Dirac Point Photo-Thermionic Response at the Graphene-Boron Nitride Interface

The unique inter- and intra-layer transport processes in graphene-boron nitride-graphene heterostructures give a unique snapshot of non-equilibrium electronic phases in this Dirac electronic system, and unveil new design principles based on the high level of control of the hot carrier distribution. Utilizing a near-infrared scanning pulsed laser, we explore the inter- and intra-layer photocurrent of a pixel consisting of two graphene layers separated by an ultrathin tunneling barrier.

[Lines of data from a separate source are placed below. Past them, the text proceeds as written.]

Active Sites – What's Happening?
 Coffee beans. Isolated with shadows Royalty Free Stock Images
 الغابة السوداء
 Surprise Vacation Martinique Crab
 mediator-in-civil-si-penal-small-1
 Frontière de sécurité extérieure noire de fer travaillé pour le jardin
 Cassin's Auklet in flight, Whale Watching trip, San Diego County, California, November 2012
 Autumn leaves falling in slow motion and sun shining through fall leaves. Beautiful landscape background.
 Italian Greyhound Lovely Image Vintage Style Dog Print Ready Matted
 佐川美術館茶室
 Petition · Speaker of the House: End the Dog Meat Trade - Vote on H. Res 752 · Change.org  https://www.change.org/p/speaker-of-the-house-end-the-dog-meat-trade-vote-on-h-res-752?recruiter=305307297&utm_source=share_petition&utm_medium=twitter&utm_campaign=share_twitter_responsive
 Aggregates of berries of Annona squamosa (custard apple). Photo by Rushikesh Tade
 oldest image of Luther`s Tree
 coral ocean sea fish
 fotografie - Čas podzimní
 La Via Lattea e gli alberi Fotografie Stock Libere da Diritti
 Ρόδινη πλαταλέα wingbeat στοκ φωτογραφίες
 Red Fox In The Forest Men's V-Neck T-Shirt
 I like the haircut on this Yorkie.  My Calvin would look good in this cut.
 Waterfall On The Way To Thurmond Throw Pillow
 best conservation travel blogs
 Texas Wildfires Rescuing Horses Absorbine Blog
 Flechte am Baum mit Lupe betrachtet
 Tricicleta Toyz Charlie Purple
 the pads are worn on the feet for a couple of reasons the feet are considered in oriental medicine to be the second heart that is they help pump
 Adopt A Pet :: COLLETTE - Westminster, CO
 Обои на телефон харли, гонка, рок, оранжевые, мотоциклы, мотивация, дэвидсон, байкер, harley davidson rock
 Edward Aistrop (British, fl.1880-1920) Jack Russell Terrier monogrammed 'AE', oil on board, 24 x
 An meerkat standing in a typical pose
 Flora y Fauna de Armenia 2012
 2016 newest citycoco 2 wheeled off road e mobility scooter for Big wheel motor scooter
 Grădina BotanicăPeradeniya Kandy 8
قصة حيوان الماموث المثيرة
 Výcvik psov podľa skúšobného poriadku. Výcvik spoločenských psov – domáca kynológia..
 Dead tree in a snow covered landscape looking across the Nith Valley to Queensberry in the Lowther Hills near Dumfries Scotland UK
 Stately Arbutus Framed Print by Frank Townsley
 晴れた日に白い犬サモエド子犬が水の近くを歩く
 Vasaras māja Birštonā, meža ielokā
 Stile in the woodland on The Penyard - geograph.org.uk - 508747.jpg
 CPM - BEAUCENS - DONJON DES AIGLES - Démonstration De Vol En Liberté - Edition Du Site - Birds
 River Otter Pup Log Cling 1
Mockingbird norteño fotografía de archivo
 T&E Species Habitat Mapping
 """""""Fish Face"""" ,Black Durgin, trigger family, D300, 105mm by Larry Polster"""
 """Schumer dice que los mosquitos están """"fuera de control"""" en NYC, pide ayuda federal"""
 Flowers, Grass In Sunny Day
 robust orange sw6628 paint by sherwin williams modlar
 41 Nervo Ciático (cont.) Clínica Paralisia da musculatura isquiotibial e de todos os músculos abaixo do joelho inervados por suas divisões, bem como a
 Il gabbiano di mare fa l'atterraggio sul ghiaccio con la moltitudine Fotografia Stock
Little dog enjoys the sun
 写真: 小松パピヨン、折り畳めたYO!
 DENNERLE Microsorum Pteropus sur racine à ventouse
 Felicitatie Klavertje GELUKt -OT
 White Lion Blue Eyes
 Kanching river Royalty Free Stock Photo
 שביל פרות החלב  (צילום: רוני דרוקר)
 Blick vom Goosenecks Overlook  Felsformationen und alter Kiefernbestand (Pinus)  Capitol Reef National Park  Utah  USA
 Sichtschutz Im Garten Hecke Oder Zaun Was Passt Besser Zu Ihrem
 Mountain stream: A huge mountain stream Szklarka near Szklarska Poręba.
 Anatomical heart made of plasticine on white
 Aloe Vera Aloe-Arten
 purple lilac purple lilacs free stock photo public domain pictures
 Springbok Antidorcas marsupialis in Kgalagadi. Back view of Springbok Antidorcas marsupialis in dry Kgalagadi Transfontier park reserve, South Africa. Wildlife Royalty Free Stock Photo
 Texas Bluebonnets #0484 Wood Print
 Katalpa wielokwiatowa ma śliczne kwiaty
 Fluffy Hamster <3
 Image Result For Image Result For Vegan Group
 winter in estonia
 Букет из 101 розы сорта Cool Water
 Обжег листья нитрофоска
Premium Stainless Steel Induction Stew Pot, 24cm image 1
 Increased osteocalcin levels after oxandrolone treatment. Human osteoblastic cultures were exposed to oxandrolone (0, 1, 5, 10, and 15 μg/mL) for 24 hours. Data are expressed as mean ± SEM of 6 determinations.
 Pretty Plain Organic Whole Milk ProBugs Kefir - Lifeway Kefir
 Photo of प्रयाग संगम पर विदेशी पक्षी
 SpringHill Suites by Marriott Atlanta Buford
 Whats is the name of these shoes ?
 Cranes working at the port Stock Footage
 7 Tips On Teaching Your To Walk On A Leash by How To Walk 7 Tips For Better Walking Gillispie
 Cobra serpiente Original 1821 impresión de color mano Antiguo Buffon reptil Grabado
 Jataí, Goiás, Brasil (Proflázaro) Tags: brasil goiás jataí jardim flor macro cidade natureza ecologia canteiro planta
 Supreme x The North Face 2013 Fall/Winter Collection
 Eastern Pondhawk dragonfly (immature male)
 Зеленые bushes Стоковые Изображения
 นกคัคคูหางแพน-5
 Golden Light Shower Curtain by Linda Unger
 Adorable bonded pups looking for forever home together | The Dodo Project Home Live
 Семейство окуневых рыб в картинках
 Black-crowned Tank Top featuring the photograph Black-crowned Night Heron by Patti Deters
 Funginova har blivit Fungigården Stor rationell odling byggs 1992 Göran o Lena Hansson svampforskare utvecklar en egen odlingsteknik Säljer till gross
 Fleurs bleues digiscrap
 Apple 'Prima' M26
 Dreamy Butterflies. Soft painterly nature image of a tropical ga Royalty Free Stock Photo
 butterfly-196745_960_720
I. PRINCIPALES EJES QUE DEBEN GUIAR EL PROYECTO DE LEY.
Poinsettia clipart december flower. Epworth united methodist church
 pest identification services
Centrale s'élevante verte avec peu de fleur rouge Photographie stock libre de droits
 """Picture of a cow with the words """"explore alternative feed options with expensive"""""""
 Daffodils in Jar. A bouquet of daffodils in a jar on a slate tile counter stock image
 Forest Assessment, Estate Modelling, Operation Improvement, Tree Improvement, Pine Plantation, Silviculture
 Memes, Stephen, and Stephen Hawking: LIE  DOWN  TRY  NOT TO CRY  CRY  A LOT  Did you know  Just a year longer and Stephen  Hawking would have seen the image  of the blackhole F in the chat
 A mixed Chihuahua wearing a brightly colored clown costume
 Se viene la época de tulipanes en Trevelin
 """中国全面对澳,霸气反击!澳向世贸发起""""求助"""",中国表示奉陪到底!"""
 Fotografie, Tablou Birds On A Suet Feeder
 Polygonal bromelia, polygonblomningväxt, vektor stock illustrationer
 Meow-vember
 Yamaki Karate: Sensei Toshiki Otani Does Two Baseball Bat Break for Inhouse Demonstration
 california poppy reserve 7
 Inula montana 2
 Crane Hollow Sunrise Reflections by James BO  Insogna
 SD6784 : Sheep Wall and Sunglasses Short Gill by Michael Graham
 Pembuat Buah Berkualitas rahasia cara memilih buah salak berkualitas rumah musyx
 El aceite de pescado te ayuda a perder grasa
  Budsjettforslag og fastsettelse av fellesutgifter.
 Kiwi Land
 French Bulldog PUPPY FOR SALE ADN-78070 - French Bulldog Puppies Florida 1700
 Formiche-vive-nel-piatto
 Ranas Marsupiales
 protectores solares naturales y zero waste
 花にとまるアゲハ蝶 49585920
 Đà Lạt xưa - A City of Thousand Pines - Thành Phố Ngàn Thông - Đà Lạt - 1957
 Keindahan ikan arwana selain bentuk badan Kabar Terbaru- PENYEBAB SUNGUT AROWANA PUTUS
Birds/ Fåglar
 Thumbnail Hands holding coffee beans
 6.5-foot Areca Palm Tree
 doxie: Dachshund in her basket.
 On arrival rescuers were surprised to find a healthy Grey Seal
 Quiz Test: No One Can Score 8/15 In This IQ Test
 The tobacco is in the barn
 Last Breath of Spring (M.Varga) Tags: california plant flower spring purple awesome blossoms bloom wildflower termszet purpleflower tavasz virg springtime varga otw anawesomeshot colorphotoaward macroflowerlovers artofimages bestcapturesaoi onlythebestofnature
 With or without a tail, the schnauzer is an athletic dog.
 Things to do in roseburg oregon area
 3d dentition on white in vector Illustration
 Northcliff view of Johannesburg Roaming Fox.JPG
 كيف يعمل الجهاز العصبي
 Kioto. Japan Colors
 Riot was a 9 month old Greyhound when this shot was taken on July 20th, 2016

We find that the interlayer photocurrent increases super-linearly with excitation power, consistent with carriers being thermally driven over the interlayer barrier. The inter-layer photocurrent also exhibits a striking enhancement of the conductance near the Dirac point, which indicates a tunable electronic temperature that is sensitive to the doping and quality of each graphene layer. Furthermore, the intra-layer photocurrent is consistent with, but not fully described by, a thermoelectric current driven by a spatial temperature distribution generated from the Gaussian laser spot. The evolution of hot electronic charge carriers in Dirac electronic systems, such as graphene, may highlight the intriguing hot carrier dynamics of non-conventional electronic states, such as the Dirac fluid.